Write out the lines of all the records below as a JSON list of strings, one per line, omitting blank lines and the pictures.
# start of Materials provided
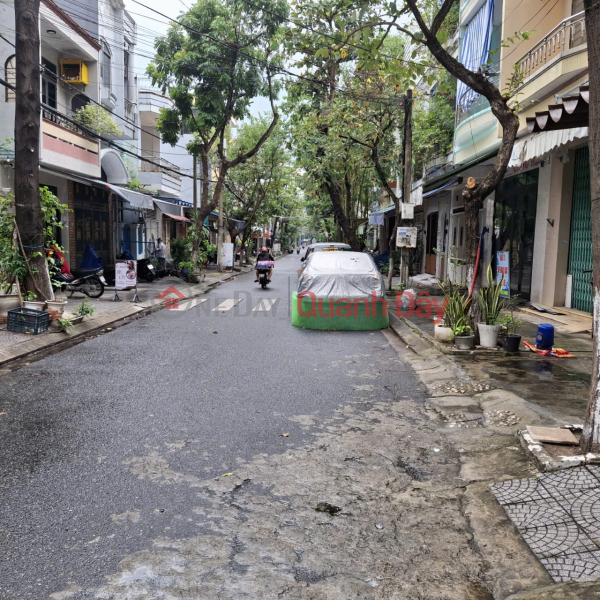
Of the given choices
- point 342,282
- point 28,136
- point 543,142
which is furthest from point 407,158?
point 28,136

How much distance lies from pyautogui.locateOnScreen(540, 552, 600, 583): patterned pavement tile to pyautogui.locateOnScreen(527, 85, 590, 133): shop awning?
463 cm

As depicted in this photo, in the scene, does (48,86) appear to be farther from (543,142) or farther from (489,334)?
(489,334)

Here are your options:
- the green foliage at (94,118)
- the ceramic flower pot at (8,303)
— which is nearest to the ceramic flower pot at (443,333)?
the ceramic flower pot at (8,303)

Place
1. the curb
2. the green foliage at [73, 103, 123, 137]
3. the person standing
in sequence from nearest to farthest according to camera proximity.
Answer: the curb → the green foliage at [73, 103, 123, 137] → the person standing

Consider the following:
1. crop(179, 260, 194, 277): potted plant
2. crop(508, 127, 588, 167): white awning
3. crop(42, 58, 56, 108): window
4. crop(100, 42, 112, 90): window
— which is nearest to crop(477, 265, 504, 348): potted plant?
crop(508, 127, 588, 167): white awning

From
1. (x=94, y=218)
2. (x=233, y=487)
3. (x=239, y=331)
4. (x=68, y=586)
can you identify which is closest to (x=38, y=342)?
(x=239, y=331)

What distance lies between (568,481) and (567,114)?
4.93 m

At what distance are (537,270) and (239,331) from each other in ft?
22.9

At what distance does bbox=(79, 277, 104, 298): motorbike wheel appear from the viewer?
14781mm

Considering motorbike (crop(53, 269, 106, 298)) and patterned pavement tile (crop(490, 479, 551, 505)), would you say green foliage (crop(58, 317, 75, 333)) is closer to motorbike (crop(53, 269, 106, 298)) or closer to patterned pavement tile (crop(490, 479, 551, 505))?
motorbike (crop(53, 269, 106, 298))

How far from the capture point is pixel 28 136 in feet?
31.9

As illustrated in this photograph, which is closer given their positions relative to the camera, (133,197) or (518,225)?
# end of Materials provided
The completed task —
[
  "Of the given choices",
  "- point 342,282",
  "- point 28,136",
  "- point 543,142",
  "which is furthest from point 407,158?",
  "point 28,136",
  "How much distance lies from pyautogui.locateOnScreen(540, 552, 600, 583): patterned pavement tile to pyautogui.locateOnScreen(527, 85, 590, 133): shop awning?",
  "463 cm",
  "As depicted in this photo, in the scene, does (48,86) appear to be farther from (543,142) or farther from (489,334)?",
  "(489,334)",
  "Here are your options:",
  "- the green foliage at (94,118)",
  "- the ceramic flower pot at (8,303)",
  "— which is nearest to the ceramic flower pot at (443,333)?",
  "the ceramic flower pot at (8,303)",
  "Place",
  "1. the curb",
  "2. the green foliage at [73, 103, 123, 137]",
  "3. the person standing",
  "in sequence from nearest to farthest according to camera proximity.",
  "Answer: the curb → the green foliage at [73, 103, 123, 137] → the person standing",
  "Consider the following:",
  "1. crop(179, 260, 194, 277): potted plant",
  "2. crop(508, 127, 588, 167): white awning",
  "3. crop(42, 58, 56, 108): window",
  "4. crop(100, 42, 112, 90): window",
  "— which is nearest to crop(477, 265, 504, 348): potted plant?",
  "crop(508, 127, 588, 167): white awning",
  "From",
  "1. (x=94, y=218)",
  "2. (x=233, y=487)",
  "3. (x=239, y=331)",
  "4. (x=68, y=586)",
  "can you identify which is closest to (x=38, y=342)?",
  "(x=239, y=331)",
  "What distance lies between (568,481) and (567,114)?",
  "4.93 m",
  "At what distance are (537,270) and (239,331) from each other in ft?",
  "22.9",
  "At what distance does bbox=(79, 277, 104, 298): motorbike wheel appear from the viewer?",
  "14781mm",
  "Considering motorbike (crop(53, 269, 106, 298)) and patterned pavement tile (crop(490, 479, 551, 505)), would you say green foliage (crop(58, 317, 75, 333)) is closer to motorbike (crop(53, 269, 106, 298)) or closer to patterned pavement tile (crop(490, 479, 551, 505))?",
  "motorbike (crop(53, 269, 106, 298))",
  "How far from the capture point is pixel 28 136 in feet?",
  "31.9",
  "As illustrated in this photograph, which is closer given their positions relative to the camera, (133,197) or (518,225)?"
]